■ Texto de lectura:
════════

Suscríbete a la revista  |  Suscríbete a nuestro newsletter

Los «derechos» del artista

Si se entiende por estética la experiencia íntima de cada uno frente a una obra de arte, la probabilidad de que ésta pudiera relacionarse con el derecho sería más bien poca. Cuando el arte se experimenta como simple promesa de felicidad, como lo hizo Stendhal; o cuando consiste, como pensó Matisse, en el goce exquisito que suscita la sensualidad de una línea o una composición de colores; si tal experiencia es tan subjetiva, el derecho no sabría encontrar dónde aplicar su objetividad. Cuando el arte se experimenta, a la inversa, como la presentación de ideas estéticas o como «una representación del absoluto», de manera que atraviesa entonces la esfera de la objetividad, escapa una vez más al dominio del derecho.
La experiencia estética no es entonces la que puede concernir al derecho, sino sus diversas formas de relación con los demás, donde puede presentarse la intervención del derecho. Es en este sentido, creo, en el que los jueces de la sexta sala de lo correccional, en 1857, inculparon a Flaubert y condenaron a Baudelaire. Pero, ¿afectaría esto a la estética? Es la escena del coche de Madame Bovary la que condenó al primero y, al otro, seis poemas donde no había debido «en las cosas del amor mezclar la honestidad».

════════

■ Ejercicio breve 1: Enumera todas las personas que se mencionan por su nombre en el texto sobre los derechos del artista.
■ Ejercicio breve 2: Reescribe el pasaje del texto sobre los derechos del artista comprendido entre "Suscríbete a la" y "dominio del derecho.", ambos incluidos, y sustituye "Matisse" por "Cézanne".

════════

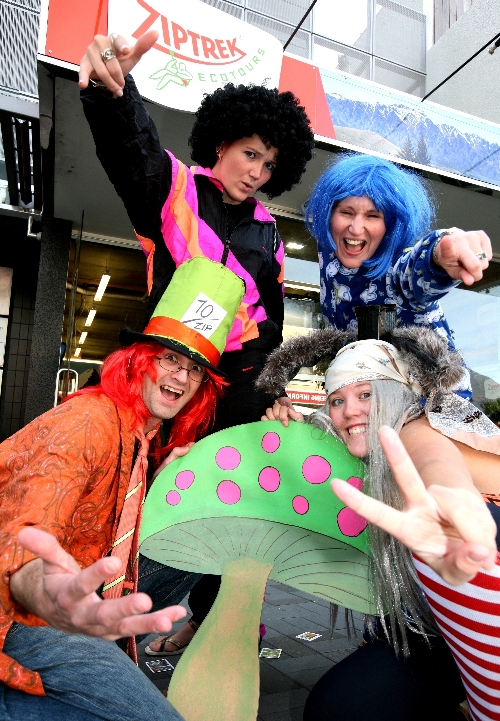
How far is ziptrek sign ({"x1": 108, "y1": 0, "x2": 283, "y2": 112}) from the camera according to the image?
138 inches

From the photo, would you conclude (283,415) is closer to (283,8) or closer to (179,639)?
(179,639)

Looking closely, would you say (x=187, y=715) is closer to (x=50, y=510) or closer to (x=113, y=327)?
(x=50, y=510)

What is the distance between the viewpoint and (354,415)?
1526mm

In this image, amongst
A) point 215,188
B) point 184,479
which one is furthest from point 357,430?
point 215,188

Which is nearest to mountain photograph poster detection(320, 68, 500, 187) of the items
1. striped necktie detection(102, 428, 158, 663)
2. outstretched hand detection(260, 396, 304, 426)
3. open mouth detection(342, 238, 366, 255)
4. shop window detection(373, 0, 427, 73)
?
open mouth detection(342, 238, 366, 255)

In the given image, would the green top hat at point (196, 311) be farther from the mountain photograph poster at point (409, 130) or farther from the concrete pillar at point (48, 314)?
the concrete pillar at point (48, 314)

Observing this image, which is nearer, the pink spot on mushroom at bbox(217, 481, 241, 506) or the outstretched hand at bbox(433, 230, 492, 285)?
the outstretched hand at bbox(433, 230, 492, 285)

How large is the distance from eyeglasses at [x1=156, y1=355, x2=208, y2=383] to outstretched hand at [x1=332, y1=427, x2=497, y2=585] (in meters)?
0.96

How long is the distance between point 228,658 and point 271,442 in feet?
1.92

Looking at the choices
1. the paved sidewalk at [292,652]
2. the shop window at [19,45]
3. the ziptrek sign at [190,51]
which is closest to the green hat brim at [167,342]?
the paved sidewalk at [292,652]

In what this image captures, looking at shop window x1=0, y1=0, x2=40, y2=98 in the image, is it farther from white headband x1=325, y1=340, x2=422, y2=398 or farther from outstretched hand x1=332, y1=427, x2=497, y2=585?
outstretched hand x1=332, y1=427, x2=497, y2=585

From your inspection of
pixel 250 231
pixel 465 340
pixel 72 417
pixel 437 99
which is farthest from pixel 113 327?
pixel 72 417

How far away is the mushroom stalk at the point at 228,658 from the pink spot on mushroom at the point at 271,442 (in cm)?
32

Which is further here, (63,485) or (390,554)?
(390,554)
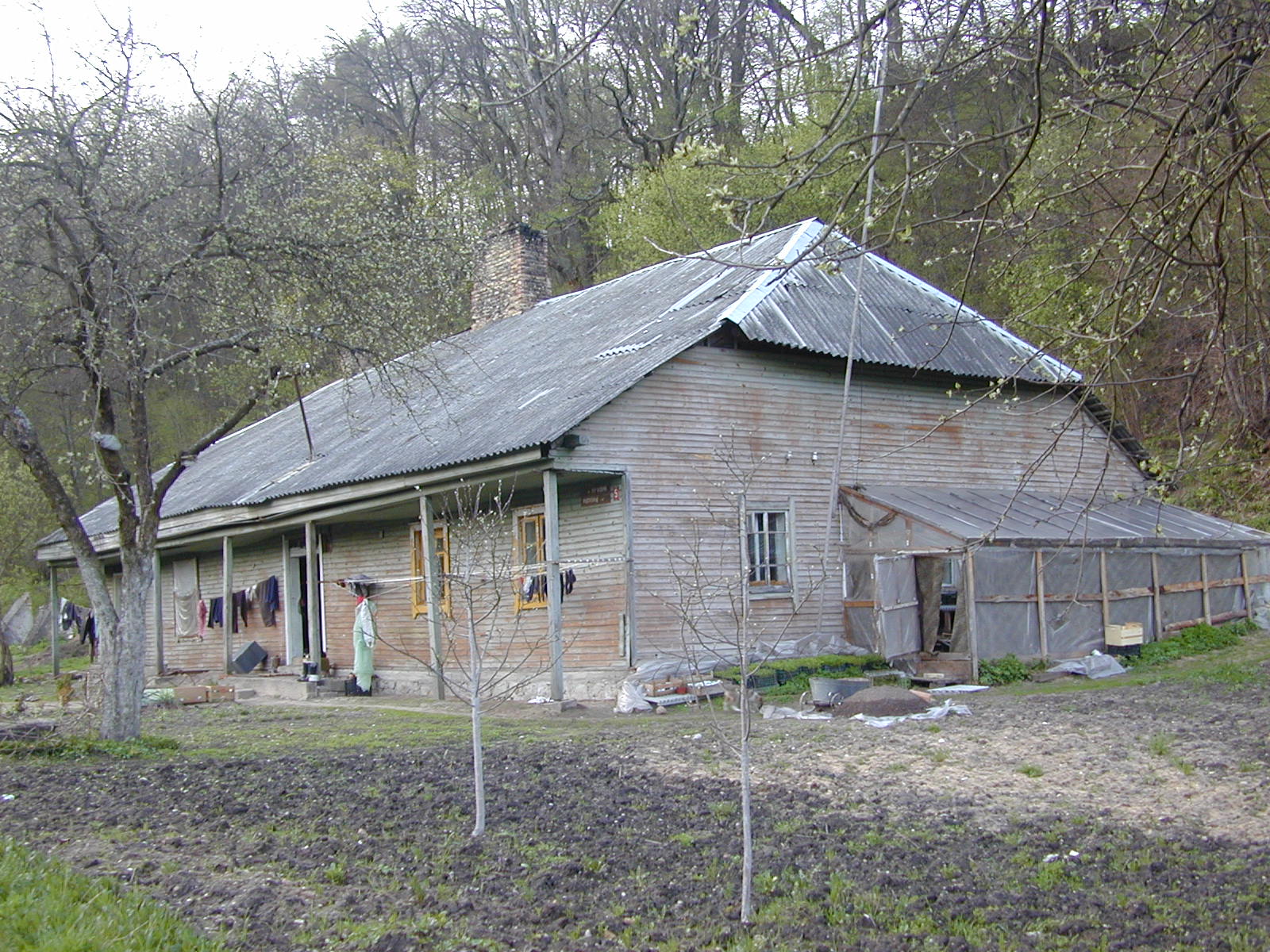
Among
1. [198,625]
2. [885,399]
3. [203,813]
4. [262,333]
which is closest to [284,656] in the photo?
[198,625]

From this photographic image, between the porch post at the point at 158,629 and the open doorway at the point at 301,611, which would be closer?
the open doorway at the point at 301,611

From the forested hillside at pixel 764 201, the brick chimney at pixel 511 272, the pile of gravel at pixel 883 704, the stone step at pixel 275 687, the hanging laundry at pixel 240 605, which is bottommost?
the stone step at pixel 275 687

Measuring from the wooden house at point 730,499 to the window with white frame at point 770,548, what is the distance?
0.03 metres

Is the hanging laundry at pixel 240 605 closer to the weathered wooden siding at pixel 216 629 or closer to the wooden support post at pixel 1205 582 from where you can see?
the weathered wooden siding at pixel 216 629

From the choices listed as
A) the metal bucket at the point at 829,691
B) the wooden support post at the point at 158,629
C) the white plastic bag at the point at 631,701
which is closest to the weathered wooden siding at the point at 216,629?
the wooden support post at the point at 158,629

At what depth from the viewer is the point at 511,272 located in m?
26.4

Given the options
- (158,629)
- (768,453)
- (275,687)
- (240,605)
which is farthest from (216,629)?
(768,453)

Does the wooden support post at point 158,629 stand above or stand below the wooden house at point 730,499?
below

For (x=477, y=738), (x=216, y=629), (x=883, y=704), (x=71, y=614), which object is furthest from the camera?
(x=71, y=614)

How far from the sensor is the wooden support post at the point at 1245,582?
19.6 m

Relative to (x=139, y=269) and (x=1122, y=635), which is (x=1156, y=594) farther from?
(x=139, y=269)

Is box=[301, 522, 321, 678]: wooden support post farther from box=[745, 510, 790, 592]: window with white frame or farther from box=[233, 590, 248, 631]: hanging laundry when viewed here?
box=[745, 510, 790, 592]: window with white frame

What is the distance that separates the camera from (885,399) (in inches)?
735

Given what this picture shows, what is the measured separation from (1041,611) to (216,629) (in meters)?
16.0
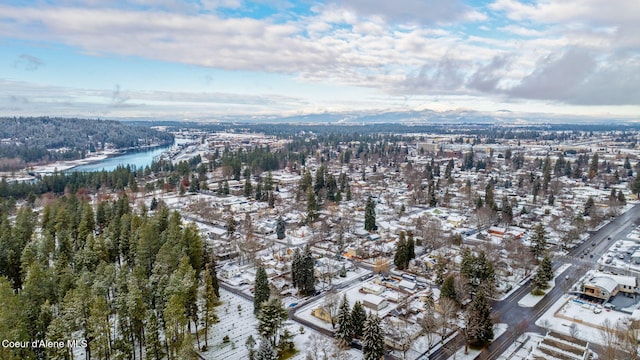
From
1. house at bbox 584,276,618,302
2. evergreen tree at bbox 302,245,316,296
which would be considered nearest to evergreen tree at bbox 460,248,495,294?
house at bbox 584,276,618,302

════════

■ Respuesta correcta 1: Stendhal, Matisse, Flaubert, Baudelaire

■ Respuesta correcta 2:
Suscríbete a la revista  |  Suscríbete a nuestro newsletter

Los «derechos» del artista

Si se entiende por estética la experiencia íntima de cada uno frente a una obra de arte, la probabilidad de que ésta pudiera relacionarse con el derecho sería más bien poca. Cuando el arte se experimenta como simple promesa de felicidad, como lo hizo Stendhal; o cuando consiste, como pensó Cézanne, en el goce exquisito que suscita la sensualidad de una línea o una composición de colores; si tal experiencia es tan subjetiva, el derecho no sabría encontrar dónde aplicar su objetividad. Cuando el arte se experimenta, a la inversa, como la presentación de ideas estéticas o como «una representación del absoluto», de manera que atraviesa entonces la esfera de la objetividad, escapa una vez más al dominio del derecho.